In this project, I performed twitter analysis by using a classifier to predict the sentiment - positive or negative - of a tweet. My implementation consisted of two parts: training and testing. I first needed to train my classifier by feeding it example features of positive and negative tweets. Using this knowledge, it then predicted sentiments on test data. The features extracted from test and training data consisted of the words the tweet was composed of with some modifications. I used three different types of classifiers and evalutated each on both data sets to measure performance.
I used "classification" in this project because I was performing supervised learning on a discrete model. To be "supervised" means that I was feeding the classifier input labels during the training stage. My model was discrete because a tweet was put into distinct categories. In my case, these were binary since a tweet was either positive or negative. I used three different types of classifiers all from the scikit module.

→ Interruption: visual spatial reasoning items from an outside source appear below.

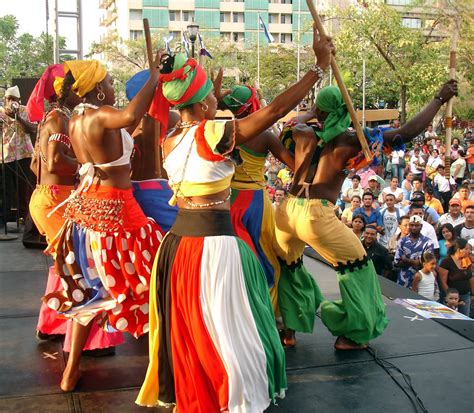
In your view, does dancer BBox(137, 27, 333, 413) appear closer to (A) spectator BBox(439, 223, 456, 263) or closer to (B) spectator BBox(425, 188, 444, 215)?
(A) spectator BBox(439, 223, 456, 263)

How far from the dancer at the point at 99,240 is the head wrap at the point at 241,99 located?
44.7 inches

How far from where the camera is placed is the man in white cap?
7656mm

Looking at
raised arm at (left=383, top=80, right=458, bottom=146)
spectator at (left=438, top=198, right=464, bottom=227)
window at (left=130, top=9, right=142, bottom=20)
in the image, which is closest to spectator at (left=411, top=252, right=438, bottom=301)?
spectator at (left=438, top=198, right=464, bottom=227)

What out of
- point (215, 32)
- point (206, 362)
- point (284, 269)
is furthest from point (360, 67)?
point (215, 32)

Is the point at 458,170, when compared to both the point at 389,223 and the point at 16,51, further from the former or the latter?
the point at 16,51

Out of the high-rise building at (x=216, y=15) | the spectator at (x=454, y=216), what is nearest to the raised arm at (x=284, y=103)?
the spectator at (x=454, y=216)

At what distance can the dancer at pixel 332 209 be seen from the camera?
13.1ft

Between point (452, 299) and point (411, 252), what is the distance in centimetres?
77

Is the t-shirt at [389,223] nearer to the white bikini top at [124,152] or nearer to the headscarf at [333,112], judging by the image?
the headscarf at [333,112]

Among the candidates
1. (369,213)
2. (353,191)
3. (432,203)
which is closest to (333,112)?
(369,213)

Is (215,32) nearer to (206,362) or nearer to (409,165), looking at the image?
(409,165)

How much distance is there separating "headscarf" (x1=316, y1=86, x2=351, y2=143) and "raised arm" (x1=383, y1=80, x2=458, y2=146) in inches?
12.4

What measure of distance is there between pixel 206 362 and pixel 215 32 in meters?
59.5

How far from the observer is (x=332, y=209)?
411 cm
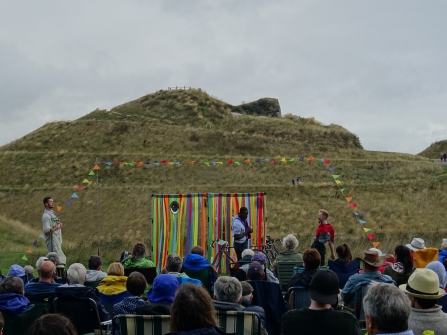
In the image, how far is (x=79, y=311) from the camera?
5723 mm

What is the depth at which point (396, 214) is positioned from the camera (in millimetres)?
31875

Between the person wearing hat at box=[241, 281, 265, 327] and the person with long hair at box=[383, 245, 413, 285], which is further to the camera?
the person with long hair at box=[383, 245, 413, 285]

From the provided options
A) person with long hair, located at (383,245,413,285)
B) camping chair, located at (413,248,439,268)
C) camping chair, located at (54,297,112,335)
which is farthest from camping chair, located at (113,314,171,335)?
camping chair, located at (413,248,439,268)

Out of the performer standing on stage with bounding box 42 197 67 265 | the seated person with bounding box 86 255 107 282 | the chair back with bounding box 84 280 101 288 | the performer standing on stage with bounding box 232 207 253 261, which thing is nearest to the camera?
the chair back with bounding box 84 280 101 288

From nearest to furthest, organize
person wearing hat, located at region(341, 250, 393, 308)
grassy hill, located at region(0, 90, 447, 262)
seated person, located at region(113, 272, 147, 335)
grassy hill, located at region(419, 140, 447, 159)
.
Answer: seated person, located at region(113, 272, 147, 335) → person wearing hat, located at region(341, 250, 393, 308) → grassy hill, located at region(0, 90, 447, 262) → grassy hill, located at region(419, 140, 447, 159)

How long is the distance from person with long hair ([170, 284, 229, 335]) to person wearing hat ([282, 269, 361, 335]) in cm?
87

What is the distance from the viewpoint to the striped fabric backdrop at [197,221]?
47.3 ft

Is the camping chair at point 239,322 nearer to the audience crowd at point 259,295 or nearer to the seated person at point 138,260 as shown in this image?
the audience crowd at point 259,295

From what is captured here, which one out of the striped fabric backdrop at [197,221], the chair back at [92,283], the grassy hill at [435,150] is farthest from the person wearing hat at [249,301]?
the grassy hill at [435,150]

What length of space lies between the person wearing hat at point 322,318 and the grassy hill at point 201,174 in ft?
41.2

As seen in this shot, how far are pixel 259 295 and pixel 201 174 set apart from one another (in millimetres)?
35661

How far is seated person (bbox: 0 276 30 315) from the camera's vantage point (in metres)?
5.61

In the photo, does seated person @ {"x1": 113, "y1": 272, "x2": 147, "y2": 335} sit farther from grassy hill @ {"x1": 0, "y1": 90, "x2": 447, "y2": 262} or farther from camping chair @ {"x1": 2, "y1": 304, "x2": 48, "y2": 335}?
grassy hill @ {"x1": 0, "y1": 90, "x2": 447, "y2": 262}

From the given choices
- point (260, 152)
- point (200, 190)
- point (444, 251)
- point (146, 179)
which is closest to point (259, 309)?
point (444, 251)
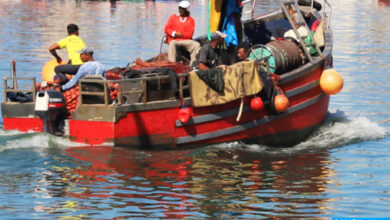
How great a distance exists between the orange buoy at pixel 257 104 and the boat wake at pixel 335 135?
0.73m

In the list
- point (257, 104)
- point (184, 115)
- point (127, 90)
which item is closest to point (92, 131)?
point (127, 90)

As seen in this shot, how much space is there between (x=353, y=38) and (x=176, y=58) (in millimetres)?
20291

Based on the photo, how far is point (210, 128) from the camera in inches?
475

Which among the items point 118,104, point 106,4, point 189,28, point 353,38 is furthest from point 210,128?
point 106,4

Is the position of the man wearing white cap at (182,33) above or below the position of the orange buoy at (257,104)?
above

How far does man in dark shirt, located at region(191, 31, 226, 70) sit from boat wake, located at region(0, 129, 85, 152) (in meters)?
2.42

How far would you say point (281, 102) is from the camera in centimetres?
1246

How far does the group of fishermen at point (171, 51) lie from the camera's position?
1181cm

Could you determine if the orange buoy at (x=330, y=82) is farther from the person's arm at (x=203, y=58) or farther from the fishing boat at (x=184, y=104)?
the person's arm at (x=203, y=58)

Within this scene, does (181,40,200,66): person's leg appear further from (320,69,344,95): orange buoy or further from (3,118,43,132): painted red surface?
(3,118,43,132): painted red surface

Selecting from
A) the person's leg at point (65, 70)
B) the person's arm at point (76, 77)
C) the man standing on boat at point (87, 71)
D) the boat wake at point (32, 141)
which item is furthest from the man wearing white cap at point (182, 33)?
the boat wake at point (32, 141)

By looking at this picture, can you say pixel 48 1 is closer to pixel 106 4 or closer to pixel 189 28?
pixel 106 4

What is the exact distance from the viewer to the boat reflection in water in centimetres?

One of the classifiers I used was Bernoulli Naive Bayes. This classifier is called "naive" because it assumes that each feature is independent of the others. I used the Bernoulli version, which classifies features as binaries-being present or not, as opposed to the multinomial version, which stores counts of the features, because tweets are short enough for this to not have much of an impact. The formula on the right shows how classification works with Bayes. Posterior probability is the probability of classifying a tweet as pos or neg given the input features. Likelihood describes the probability of seeing a particular word in a pos/neg tweet. Class prior is probability of that category and predicted prior is the prob of that specific word.

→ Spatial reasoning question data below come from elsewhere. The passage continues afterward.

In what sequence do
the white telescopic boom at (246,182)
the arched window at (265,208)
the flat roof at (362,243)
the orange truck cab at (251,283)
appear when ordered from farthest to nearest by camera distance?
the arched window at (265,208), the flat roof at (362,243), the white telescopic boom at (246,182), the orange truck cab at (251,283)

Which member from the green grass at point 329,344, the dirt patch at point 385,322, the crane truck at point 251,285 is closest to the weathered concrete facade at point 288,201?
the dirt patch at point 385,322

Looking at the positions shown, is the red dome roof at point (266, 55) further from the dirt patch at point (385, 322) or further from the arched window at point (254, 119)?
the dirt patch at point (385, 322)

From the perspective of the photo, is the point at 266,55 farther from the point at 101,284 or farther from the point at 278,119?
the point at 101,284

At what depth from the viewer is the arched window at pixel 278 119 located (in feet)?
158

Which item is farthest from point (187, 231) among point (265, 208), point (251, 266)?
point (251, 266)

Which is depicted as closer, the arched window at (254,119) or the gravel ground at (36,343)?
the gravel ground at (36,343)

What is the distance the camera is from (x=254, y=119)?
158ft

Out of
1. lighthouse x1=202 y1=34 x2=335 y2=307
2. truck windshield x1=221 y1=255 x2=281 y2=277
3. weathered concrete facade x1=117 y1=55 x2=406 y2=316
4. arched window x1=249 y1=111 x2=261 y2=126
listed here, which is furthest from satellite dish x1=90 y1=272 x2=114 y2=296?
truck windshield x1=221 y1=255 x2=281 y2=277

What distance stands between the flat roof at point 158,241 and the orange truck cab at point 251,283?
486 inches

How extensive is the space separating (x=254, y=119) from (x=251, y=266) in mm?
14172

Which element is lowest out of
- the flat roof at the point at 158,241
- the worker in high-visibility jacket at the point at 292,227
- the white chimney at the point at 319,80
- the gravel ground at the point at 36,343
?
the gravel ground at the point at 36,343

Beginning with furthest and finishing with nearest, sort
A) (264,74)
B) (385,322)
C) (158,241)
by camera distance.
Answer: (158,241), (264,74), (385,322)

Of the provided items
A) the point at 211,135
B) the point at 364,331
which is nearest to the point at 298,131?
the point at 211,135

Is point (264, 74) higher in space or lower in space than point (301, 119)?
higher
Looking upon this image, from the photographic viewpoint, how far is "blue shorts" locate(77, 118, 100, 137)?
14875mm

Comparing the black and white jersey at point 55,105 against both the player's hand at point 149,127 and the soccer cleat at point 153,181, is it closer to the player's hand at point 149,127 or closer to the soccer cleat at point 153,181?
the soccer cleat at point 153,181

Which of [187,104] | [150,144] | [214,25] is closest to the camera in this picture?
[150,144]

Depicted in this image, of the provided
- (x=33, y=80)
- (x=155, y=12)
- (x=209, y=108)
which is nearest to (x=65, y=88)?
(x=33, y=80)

I also used a Logistic Regression classifier. This classifier works by prediciting a binary variable that is categorically dependent, meaning that it depends on the presence of certain features. Unlike Naive Bayes, Logistic Regression does not assume that features are independent and therefore does not have the problem of over-weighting correlated features. In my implementation, I used the scikit class sklearn.linear_model.Logistic Regression with the parameter option of dual=False, which increased my test accuracy by 1%. This is used when the number of samples > number of features.
The last classifier I used was a support vector machine (SVM). An SVM separates the data into different parts by finding the hyperplane that can divide it or by transforming the data into a higher dimension and using a separating hyper plane in that space (also known as the kernel trick).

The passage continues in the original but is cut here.